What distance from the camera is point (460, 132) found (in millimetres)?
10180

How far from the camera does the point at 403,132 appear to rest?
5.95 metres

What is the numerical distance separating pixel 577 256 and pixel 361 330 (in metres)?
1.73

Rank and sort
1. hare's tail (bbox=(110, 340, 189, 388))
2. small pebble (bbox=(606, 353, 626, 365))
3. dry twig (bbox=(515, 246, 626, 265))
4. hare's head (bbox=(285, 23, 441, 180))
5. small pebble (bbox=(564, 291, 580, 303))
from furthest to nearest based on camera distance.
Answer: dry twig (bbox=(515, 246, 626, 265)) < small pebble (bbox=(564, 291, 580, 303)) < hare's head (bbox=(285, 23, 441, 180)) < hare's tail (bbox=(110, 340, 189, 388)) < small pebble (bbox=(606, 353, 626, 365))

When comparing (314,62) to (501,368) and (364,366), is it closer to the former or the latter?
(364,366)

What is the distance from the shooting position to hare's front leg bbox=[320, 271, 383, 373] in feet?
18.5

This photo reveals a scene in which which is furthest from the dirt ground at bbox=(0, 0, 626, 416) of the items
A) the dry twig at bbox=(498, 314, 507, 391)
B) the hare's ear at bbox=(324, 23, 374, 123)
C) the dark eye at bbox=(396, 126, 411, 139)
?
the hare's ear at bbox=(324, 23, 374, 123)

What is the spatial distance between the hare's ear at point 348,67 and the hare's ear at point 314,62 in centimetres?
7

_What the exercise asks_
Can you copy out, word for word, every line of the entries from the one containing "This photo reveals" through the final line?

_Answer to the task_
This photo reveals a scene in which which is furthest from the dirt ground at bbox=(0, 0, 626, 416) of the items
A) the dry twig at bbox=(498, 314, 507, 391)
B) the hare's ear at bbox=(324, 23, 374, 123)
C) the dark eye at bbox=(396, 126, 411, 139)
?
the hare's ear at bbox=(324, 23, 374, 123)

What is the spatial distance between the hare's ear at point 348,67 and the hare's ear at point 314,62 in centimetres?
7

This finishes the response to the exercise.